Find it in the city.
[Text and photos by Mayank Austen Soofi]
One exceptionally hot afternoon, The Delhi Walla was walking down an empty street in Lajpat Nagar. No one dared venture into the heat.
The sweat formed on my head, trickled down under my T-shirt, and soaked my jeans. I walked and walked and walked and walked. The whole Lajpat Nagar seemed to be a room of my own.
However, who needs a heat wave to discover one’s aloneness in this city where everyone looks at you but no, nobody actually looks at you. Here we have crowd, but no people; noise, but no conversation.
I like it this way. Big, big cities let you be You. Unknown and anonymous. We are reduced to a single-digit number in a statistic of thirteen million.
Pity those who flee the city to seek seclusion. These honest, hardworking Delhiwallas patiently wait for the weekend, brave a Friday evening jam to Delhi railway station, and spend a night rattling in Ranikhet Express.
In Kathgodam, they hire a cab to Nainital where they flee from fellow Delhiwallas (there are many of them during weekends) by clambering higher towards the mountaintops. Once there —jungle, stream, cold wind et al, they try spotting a bird called solitude.
By Sunday night, our solitude seekers are back in their suburban apartments in Dwarka and Vasundhra. By Monday morning, the poor dears are back struggling with office politics in the high-rises of Nehru Place or Connaught Place, Gurgaon or Greater Noida.
My quest for privacy in a crowded world, however, does not pass through hill-stations like Nainital, Mussoorie or Simla. Neither do I go to Lodhi Garden to have an urban communion with the trimmed and pruned nature. I instead wade deep into the heart of crowded, smoggy Delhi.

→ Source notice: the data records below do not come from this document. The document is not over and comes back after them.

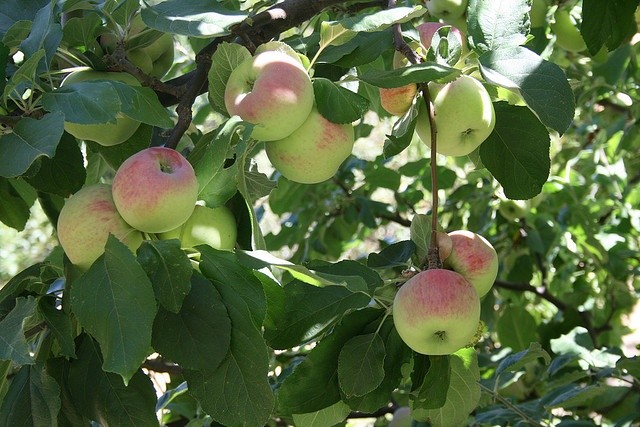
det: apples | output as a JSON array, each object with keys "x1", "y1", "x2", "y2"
[
  {"x1": 393, "y1": 21, "x2": 469, "y2": 70},
  {"x1": 414, "y1": 75, "x2": 496, "y2": 157},
  {"x1": 57, "y1": 68, "x2": 143, "y2": 146},
  {"x1": 57, "y1": 182, "x2": 135, "y2": 270},
  {"x1": 266, "y1": 107, "x2": 354, "y2": 184},
  {"x1": 99, "y1": 9, "x2": 175, "y2": 81},
  {"x1": 377, "y1": 86, "x2": 416, "y2": 115},
  {"x1": 392, "y1": 270, "x2": 481, "y2": 357},
  {"x1": 112, "y1": 147, "x2": 198, "y2": 235},
  {"x1": 226, "y1": 52, "x2": 316, "y2": 141},
  {"x1": 447, "y1": 230, "x2": 499, "y2": 299}
]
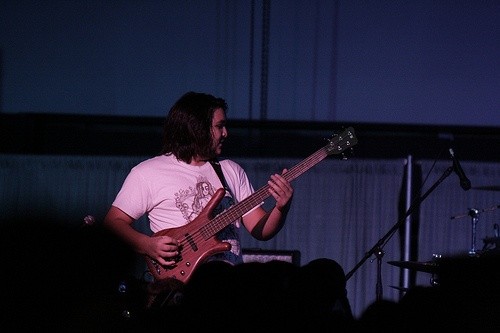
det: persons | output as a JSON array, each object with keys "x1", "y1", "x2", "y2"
[{"x1": 105, "y1": 92, "x2": 295, "y2": 271}]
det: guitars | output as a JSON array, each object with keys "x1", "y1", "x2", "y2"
[{"x1": 145, "y1": 124, "x2": 358, "y2": 283}]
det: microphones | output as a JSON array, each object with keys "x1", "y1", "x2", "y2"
[
  {"x1": 79, "y1": 215, "x2": 96, "y2": 227},
  {"x1": 449, "y1": 148, "x2": 471, "y2": 191}
]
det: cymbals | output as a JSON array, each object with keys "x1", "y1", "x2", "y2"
[{"x1": 387, "y1": 258, "x2": 440, "y2": 276}]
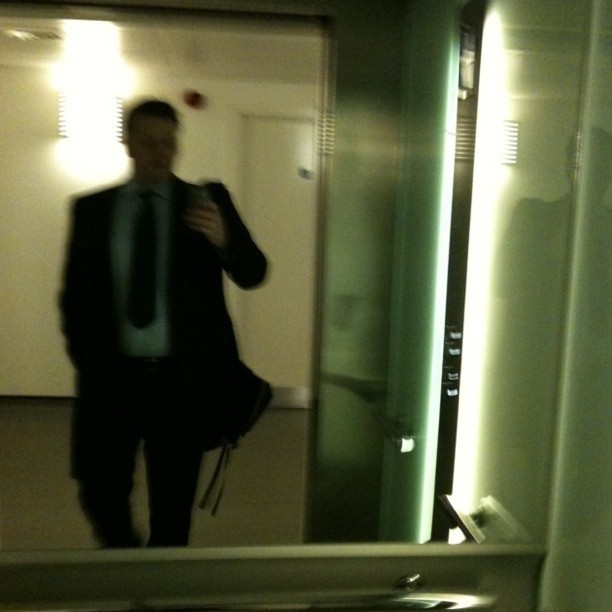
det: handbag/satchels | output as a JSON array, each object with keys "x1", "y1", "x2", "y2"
[{"x1": 168, "y1": 186, "x2": 272, "y2": 517}]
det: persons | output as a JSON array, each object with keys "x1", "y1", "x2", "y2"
[{"x1": 56, "y1": 99, "x2": 274, "y2": 545}]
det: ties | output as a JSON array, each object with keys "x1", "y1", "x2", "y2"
[{"x1": 124, "y1": 190, "x2": 156, "y2": 332}]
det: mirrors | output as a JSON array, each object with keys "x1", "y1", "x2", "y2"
[{"x1": 0, "y1": 0, "x2": 597, "y2": 551}]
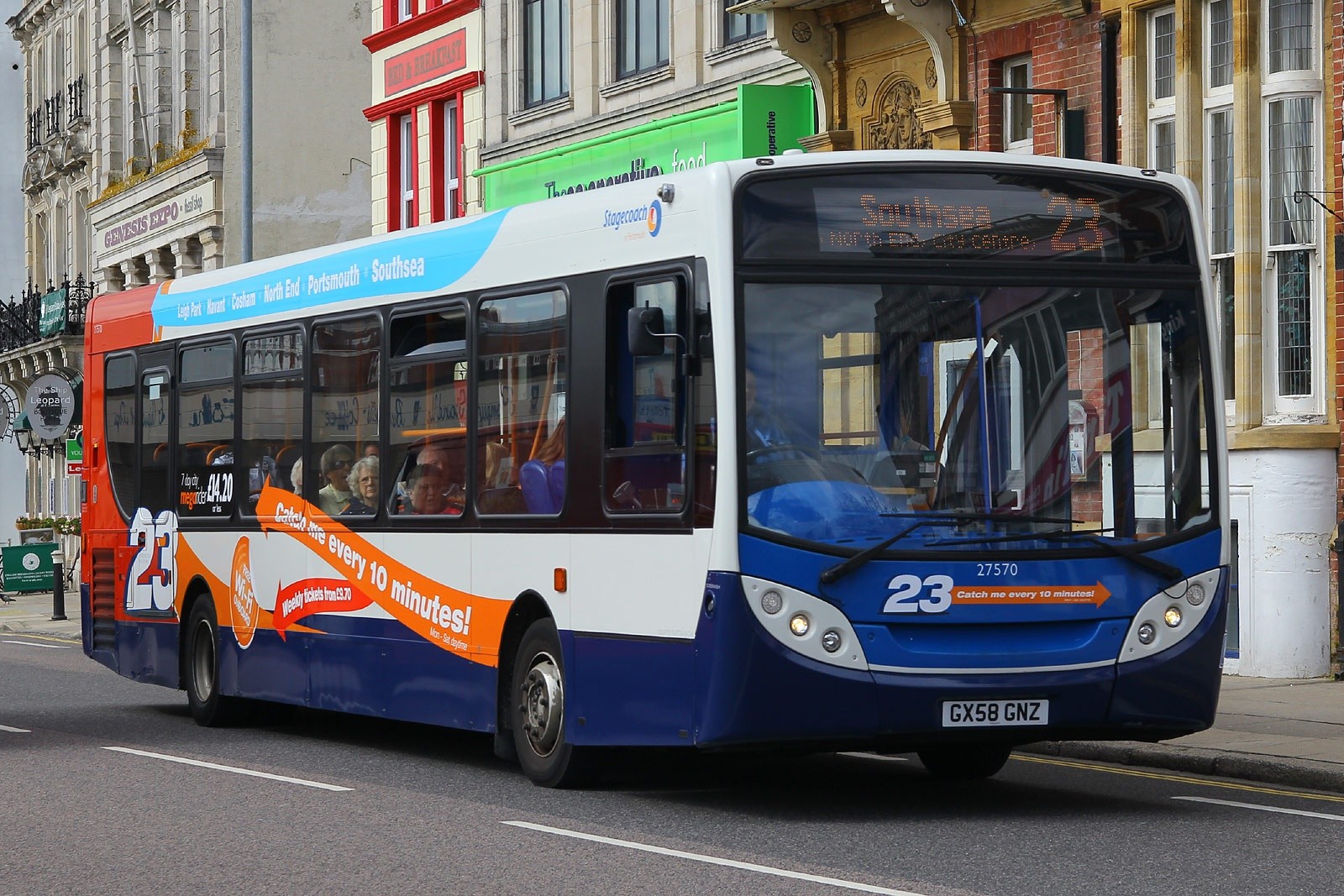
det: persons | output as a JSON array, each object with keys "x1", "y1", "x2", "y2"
[
  {"x1": 822, "y1": 399, "x2": 940, "y2": 511},
  {"x1": 694, "y1": 366, "x2": 815, "y2": 492},
  {"x1": 141, "y1": 415, "x2": 566, "y2": 515}
]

I board a Delhi Transport Corporation bus, claim a window seat, switch off the mobile, open a book, sit back and relax.
The bus could be passing through any locality in Delhi but after a point, the book, the views outside, the people inside, the heat, the noise, nothing matters. The ride lifts me to a state of emotional isolation.
Professional rivalries, Facebook messages, car loans, romantic disappointments, mobile phone bills, familial commitments grow distant.
There are other ways of finding solitude, too. American writer Sue Halpern in her book Migrations to Solitude wrote: Place is of consequence only to the extent that it encourages or demands the confrontation of the self by the self, which is solitude’s true vocation.
A few days ago, in my office, I walked past a small conference room. No one was in. The afternoon sunrays slanted through the thick curtains down onto the tiled floor. I quietly sneaked in, sat on the revolving chair, closed my eyes and, once again, spotted that bird called solitude.